### Materials provided

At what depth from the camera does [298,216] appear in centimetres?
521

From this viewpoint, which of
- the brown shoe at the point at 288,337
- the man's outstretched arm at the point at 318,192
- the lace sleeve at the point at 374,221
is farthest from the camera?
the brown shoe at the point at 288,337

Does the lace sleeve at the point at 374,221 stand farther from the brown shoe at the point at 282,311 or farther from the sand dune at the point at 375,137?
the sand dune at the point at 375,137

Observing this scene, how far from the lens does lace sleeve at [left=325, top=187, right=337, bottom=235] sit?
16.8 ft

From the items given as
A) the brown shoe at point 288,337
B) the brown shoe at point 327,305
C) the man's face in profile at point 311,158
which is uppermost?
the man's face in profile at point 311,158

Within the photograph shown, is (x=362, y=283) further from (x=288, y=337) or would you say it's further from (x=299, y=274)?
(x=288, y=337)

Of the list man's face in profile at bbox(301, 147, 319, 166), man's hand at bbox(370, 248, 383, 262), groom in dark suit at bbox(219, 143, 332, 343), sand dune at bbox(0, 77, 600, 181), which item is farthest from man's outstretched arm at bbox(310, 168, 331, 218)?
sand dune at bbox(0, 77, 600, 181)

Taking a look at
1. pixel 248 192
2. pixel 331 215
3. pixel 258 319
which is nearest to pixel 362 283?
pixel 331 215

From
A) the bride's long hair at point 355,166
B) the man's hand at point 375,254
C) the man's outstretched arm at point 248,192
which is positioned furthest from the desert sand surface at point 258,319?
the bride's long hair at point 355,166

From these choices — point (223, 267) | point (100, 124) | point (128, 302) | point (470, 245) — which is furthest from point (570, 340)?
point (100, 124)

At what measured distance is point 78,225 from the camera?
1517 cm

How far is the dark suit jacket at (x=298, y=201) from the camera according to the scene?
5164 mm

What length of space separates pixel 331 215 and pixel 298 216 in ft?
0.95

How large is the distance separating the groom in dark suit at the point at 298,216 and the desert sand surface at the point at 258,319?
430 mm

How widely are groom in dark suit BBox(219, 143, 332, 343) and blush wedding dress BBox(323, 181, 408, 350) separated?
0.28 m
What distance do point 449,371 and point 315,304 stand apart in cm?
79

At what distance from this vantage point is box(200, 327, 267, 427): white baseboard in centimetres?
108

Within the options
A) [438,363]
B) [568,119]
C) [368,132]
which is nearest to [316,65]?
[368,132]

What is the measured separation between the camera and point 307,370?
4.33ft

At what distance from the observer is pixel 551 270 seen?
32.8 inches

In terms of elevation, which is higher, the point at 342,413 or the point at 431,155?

######

→ What you should do
In this exercise, repeat all entries exactly.

→ Reply to the task
At what depth from the camera does [298,216] appear in centimetres?
521

From this viewpoint, which of
- the brown shoe at the point at 288,337
- the man's outstretched arm at the point at 318,192
- the lace sleeve at the point at 374,221
is farthest from the camera?
the brown shoe at the point at 288,337

Does the lace sleeve at the point at 374,221 stand farther from the brown shoe at the point at 282,311 or farther from the sand dune at the point at 375,137?
the sand dune at the point at 375,137

Observing this scene, how far from the lens does lace sleeve at [left=325, top=187, right=337, bottom=235] sit?
16.8 ft

From the items given as
A) the brown shoe at point 288,337
B) the brown shoe at point 327,305
C) the man's face in profile at point 311,158
which is uppermost?
the man's face in profile at point 311,158

Within the photograph shown, is (x=362, y=283) further from (x=288, y=337) or would you say it's further from (x=299, y=274)?
(x=288, y=337)

Of the list man's face in profile at bbox(301, 147, 319, 166), man's hand at bbox(370, 248, 383, 262), groom in dark suit at bbox(219, 143, 332, 343), sand dune at bbox(0, 77, 600, 181), which item is farthest from man's outstretched arm at bbox(310, 168, 331, 218)?
sand dune at bbox(0, 77, 600, 181)

Taking a look at
1. pixel 248 192
2. pixel 331 215
3. pixel 258 319
which is nearest to pixel 362 283?
pixel 331 215

From
A) the bride's long hair at point 355,166
B) the man's hand at point 375,254
C) the man's outstretched arm at point 248,192
which is positioned furthest from the desert sand surface at point 258,319?
the bride's long hair at point 355,166

From these choices — point (223, 267) | point (100, 124) | point (128, 302) | point (470, 245) — which is furthest from point (570, 340)?
point (100, 124)

At what measured distance is point 78,225 from the camera?
1517 cm

How far is the dark suit jacket at (x=298, y=201) from the camera according to the scene?
5164 mm

What length of space separates pixel 331 215 and pixel 298 216 in ft?
0.95

How large is the distance separating the groom in dark suit at the point at 298,216 and the desert sand surface at the point at 258,319?
430 mm

How widely are groom in dark suit BBox(219, 143, 332, 343) and blush wedding dress BBox(323, 181, 408, 350) separated?
0.28 m
What distance do point 449,371 and point 315,304 stand apart in cm?
79

At what distance from this vantage point is box(200, 327, 267, 427): white baseboard in centimetres?
108

Within the options
A) [438,363]
B) [568,119]
C) [368,132]
which is nearest to [316,65]?
[368,132]

What is the measured separation between the camera and point 307,370?
4.33ft

At what distance from the observer is pixel 551 270 seen?
32.8 inches

In terms of elevation, which is higher, the point at 342,413 or the point at 431,155?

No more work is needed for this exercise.